You just don't seem to understand that there are many people who look to these forums for information about all different makes of firearms. People who have never laid their hands on a gun before. They have every right in the world to hear as many opinions as possible on any particular make or model, before spending their hard earned cash on one. They also have every right to know why many of us would never own one. If there are only 2 favorable opinions out of maybe 10, I think I would follow the advise of the other 8, but that's just me. The whole reason why many of us browse the Taurus forum is to warn others of the problems they may encounter with both Taurus products and their lousy customer service. Just because you have not had any issues there's no way you can sugar coat that.

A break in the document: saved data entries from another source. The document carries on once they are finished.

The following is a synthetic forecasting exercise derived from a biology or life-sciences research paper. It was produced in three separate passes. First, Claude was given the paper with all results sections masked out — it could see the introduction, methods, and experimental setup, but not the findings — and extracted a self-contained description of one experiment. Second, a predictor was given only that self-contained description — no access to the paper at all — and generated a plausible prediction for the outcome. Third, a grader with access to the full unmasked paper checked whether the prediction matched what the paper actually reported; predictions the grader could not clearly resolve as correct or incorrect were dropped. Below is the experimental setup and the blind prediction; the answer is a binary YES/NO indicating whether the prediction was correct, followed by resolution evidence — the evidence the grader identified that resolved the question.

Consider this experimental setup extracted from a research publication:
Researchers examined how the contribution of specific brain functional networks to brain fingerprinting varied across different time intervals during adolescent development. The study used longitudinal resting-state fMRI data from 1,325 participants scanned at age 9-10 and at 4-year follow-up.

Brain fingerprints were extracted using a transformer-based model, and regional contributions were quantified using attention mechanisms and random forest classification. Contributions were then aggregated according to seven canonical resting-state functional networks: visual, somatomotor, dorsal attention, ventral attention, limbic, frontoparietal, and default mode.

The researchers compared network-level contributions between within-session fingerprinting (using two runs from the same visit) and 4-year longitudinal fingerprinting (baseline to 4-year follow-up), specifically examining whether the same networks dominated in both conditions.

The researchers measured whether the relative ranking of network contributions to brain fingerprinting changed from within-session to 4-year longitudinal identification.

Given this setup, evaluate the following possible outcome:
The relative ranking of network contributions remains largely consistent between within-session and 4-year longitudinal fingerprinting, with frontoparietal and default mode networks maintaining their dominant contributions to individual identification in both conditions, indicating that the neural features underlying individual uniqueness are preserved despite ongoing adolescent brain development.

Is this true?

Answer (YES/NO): YES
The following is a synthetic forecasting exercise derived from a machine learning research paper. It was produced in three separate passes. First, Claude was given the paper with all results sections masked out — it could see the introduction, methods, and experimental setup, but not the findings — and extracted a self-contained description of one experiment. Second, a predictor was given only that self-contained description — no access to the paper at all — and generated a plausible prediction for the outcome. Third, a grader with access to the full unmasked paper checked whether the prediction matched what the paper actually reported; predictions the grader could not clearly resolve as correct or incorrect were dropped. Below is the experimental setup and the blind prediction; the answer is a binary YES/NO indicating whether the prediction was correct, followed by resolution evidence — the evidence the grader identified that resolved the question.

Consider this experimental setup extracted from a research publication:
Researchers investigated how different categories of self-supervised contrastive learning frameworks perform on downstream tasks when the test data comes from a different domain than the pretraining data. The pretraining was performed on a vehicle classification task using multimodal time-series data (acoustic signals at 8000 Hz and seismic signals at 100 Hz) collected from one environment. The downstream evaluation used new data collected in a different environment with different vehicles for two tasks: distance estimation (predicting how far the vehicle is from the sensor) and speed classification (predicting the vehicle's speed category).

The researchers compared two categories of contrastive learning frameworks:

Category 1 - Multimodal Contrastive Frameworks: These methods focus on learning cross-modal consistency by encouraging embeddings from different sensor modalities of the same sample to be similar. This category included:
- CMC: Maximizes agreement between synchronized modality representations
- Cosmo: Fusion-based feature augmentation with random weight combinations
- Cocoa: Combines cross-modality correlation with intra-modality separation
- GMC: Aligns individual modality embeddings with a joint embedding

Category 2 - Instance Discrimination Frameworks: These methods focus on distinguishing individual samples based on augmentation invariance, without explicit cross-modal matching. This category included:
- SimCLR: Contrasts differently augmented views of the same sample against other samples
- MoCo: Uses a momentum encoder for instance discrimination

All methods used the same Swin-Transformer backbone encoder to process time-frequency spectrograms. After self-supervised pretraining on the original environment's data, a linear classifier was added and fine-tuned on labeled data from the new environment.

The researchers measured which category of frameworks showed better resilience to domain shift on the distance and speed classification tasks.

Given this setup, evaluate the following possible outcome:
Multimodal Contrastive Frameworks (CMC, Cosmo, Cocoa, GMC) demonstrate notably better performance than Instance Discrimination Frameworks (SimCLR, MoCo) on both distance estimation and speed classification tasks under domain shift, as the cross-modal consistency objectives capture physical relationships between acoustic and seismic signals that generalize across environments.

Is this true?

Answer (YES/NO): NO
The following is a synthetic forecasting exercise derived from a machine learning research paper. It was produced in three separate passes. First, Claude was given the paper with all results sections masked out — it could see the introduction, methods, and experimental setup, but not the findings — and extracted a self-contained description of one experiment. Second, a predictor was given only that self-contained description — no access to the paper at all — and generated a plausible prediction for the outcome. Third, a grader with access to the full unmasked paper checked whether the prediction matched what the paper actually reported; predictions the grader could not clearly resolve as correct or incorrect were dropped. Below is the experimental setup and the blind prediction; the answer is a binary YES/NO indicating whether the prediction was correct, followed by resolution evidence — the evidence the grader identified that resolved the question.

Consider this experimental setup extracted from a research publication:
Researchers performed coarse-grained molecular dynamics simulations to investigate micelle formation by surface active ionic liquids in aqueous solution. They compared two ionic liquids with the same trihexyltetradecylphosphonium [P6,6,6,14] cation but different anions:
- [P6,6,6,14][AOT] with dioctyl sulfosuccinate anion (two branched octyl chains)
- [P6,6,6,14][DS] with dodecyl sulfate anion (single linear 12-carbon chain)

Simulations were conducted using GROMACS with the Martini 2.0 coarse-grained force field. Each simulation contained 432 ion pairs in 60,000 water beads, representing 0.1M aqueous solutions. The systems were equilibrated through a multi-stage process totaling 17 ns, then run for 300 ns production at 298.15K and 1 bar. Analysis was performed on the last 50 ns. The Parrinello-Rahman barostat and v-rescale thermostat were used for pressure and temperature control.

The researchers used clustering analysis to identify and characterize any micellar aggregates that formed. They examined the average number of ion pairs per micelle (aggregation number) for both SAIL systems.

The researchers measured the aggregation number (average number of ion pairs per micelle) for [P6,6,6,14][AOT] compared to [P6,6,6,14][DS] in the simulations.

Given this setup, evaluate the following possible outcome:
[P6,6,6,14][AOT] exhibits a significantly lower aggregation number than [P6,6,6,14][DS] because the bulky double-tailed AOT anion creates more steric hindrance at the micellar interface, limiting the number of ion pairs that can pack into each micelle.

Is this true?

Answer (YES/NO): NO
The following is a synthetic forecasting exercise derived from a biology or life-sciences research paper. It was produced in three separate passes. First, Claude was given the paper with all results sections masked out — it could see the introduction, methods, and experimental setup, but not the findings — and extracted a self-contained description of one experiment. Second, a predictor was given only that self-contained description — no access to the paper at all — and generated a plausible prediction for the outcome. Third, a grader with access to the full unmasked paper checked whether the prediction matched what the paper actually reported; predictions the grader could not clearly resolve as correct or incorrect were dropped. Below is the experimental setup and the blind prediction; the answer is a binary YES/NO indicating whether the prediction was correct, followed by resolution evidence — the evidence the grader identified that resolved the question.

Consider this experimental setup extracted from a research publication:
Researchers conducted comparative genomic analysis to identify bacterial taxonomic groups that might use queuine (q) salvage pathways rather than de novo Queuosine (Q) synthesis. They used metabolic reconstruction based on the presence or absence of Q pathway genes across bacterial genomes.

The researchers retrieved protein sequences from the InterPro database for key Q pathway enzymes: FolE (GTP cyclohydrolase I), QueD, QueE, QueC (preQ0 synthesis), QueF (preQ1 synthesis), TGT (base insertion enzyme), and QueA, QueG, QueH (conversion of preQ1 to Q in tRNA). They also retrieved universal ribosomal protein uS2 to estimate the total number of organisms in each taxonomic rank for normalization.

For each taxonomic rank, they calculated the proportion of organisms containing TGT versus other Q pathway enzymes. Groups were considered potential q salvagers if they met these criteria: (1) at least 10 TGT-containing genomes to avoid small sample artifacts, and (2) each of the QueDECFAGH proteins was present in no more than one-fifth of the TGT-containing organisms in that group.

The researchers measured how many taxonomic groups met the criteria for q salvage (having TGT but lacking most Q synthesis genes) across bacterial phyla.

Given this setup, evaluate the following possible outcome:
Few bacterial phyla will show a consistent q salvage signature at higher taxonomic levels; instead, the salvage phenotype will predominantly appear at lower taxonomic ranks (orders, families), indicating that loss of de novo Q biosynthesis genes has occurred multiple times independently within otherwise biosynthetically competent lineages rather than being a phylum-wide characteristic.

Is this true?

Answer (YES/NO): YES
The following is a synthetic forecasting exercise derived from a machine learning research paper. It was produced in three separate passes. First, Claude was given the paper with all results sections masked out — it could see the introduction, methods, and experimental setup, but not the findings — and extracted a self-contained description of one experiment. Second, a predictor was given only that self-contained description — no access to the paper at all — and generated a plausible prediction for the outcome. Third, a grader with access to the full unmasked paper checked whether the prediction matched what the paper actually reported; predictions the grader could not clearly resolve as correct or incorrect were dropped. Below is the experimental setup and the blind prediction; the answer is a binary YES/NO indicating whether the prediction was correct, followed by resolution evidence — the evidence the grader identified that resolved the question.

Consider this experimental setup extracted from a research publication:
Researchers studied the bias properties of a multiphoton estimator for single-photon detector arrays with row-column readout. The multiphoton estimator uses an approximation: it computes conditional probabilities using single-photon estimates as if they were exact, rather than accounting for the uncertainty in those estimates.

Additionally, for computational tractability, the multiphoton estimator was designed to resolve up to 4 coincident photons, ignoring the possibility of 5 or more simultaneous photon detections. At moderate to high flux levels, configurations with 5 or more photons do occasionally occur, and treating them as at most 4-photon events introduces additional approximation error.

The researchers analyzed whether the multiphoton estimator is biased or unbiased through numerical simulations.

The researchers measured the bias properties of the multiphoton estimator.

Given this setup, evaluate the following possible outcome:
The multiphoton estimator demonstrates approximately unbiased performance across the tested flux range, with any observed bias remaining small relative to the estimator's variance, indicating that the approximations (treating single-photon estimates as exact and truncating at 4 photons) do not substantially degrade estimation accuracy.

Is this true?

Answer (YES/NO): YES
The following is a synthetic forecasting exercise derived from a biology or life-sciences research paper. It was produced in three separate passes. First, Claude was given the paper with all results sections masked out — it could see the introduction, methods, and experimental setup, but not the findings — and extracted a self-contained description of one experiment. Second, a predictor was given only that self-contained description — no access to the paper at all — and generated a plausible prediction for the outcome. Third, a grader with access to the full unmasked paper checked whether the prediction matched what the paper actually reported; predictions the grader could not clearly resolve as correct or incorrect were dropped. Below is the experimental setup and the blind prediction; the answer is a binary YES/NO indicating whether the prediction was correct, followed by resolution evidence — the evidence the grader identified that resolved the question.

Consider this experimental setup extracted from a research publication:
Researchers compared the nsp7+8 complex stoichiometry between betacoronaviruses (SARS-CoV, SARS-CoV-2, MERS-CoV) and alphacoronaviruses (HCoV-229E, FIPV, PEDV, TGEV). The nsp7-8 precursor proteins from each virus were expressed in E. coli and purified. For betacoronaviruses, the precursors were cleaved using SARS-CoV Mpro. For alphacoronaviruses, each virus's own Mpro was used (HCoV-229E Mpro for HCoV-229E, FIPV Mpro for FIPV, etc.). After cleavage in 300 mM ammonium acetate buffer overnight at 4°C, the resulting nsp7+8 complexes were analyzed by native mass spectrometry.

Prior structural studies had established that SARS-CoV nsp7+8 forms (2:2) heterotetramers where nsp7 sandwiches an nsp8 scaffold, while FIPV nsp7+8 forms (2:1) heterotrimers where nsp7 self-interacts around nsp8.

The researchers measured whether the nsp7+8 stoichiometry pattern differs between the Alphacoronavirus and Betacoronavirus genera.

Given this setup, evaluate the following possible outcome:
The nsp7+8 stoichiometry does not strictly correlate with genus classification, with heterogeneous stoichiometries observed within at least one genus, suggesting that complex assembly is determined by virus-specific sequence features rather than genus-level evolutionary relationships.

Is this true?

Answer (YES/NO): YES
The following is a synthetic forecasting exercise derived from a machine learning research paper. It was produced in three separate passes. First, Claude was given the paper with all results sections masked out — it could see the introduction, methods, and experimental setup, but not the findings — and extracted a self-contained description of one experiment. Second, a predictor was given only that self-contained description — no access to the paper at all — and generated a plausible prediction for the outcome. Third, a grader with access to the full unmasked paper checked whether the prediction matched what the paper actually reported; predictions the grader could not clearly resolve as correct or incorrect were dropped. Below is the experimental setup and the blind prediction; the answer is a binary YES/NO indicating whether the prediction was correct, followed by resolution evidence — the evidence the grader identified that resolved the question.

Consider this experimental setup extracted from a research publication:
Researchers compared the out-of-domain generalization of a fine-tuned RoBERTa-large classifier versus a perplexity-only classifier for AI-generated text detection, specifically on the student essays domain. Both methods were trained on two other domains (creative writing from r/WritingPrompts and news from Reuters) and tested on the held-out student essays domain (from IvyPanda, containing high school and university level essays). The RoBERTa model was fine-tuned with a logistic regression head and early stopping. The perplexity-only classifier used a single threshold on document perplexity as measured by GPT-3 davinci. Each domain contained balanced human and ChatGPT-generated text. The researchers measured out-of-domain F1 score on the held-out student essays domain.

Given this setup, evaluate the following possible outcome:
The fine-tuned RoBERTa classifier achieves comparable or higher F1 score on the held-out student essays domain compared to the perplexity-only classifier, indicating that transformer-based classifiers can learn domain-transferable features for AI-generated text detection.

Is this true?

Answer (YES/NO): NO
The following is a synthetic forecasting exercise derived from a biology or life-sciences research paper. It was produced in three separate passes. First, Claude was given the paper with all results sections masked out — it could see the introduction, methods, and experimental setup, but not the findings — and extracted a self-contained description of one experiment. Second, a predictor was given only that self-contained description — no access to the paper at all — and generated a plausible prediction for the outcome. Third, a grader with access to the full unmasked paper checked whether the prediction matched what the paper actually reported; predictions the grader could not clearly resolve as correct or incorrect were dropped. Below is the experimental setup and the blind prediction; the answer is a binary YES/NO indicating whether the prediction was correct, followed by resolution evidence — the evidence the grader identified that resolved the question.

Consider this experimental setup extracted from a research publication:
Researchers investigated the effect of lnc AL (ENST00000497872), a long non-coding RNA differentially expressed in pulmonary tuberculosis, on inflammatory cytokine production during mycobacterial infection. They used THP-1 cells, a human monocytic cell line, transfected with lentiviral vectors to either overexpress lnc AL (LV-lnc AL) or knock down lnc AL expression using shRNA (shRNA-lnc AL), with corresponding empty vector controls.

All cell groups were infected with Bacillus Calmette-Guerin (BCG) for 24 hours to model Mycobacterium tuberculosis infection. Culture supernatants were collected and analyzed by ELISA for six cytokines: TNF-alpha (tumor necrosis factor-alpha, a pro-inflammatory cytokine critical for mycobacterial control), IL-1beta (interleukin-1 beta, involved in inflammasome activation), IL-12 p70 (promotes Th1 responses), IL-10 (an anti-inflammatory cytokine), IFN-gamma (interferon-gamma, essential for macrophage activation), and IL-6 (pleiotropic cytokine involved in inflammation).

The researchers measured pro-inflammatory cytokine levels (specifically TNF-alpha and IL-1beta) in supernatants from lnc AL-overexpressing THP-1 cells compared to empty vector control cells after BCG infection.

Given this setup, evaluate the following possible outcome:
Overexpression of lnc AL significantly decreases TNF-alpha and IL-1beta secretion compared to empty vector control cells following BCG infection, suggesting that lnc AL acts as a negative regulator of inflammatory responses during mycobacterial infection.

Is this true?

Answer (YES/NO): YES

My God! You're taking this way too seriously over of all things a cheap $200 handgun. If you only want to hear good things about Taurus products or only want to have conversations with anyone who agrees with all of your opinions then maybe this is not the place for you? I just hope to Christ that your attitude doesn't apply to everything as we do have a 1st Amendment right too.


----------



## win231 (Aug 5, 2015)

Double post


----------



## win231 (Aug 5, 2015)

Your notion of "getting along" is agreeing with you. It's YOU who's not getting along.


----------



## Cait43 (Apr 4, 2013)

*All I have to say is..................  :mrgreen:*


----------



## Outlaw (Feb 5, 2017)

I'm not saying the haters are right or wrong, not saying they don't have a right to an opinion. But why, when there is a Taurus thread do you guys have to piss on it when no asked for an opinion in the first place?


----------



## blackshirt (Jan 12, 2018)

Hope my posts on Taurus guns isn't takin the wrong way...I have had many and have been fair on my opinion.
I have cut mine down to 2 guns...

A model 85 which i love.

And a G2 i only keep because my wife gifted me it, and i never looked at or handled one, 
I based my want for one by hearing how great it is...(My Mistake)

Taurus revolvers Yes
Taurus auto's No 

No bashing intended....Just a guys opinion.


----------



## Bisley (Aug 24, 2008)

As a Taurus basher from way back, just let me say that I didn't even know there was a Taurus forum. I begin browsing this forum by looking at recent posts, and never pay any attention to which forum it is in. Anyway, I don't know what you are griping about - it gives you a chance to post on a subject that you are obviously passionate about.


----------



## rustygun (Apr 8, 2013)

That's why I like glocks everyone loves em.


----------



## wirenut (Dec 16, 2015)

I don't own a Taurus, so I have no skin in this game.
I listen to experts on forums that use their firearms and take their opinions.
That is why I have S&W revolvers and Springfield autos.
Never have an issue with either, thanks to all the forum testers that did all of the testing so I didn't have to.


----------



## TheReaper (Nov 14, 2008)

Why can't we all get along?


----------



## Goldwing (Nov 5, 2014)

TheReaper said:


> Why can't we all get along?
> View attachment 15458


I like the Rodney King reference.

GW


----------



## TheReaper (Nov 14, 2008)

goldwing said:


> I like the Rodney King reference.
> 
> GW


A 6-D-cell Mini Mag will match the performance of most Taurus pistols. Rodney would have fared better against a Taurus.


----------



## Pistol Pete (Jan 8, 2010)

Friends don't let friends drive drunk or buy Tauri.............................................. 
I have owned a Taurus, not very satisfying. I sold them for a sporting goods store, so many were returned on warranty that I prolly won't ever buy another one altho, if you get a good one you are good to go. I would take a chance on a PT92 or one of the little 9 MM snub nose revolver if the right deal came along. I figure that if I bought both there is a good chance that one of them would work, maybe.
This, based on what I've actually experienced, not a hater. Best bet would be a used gun and get to run 100 thru it before you pay your money.


----------



## paratrooper (Feb 1, 2012)

I'm not a big fan of Taurus. Although, I have owned some in the past. I still have a .38 cal. SS Taurus revolver with a 3" heavy barrel, NIB, as part of my collection. Hmm........come to think of it, I own two Taurus revolvers. The other one is a SS .22LR with a 6" barrel. It too, is NIB. 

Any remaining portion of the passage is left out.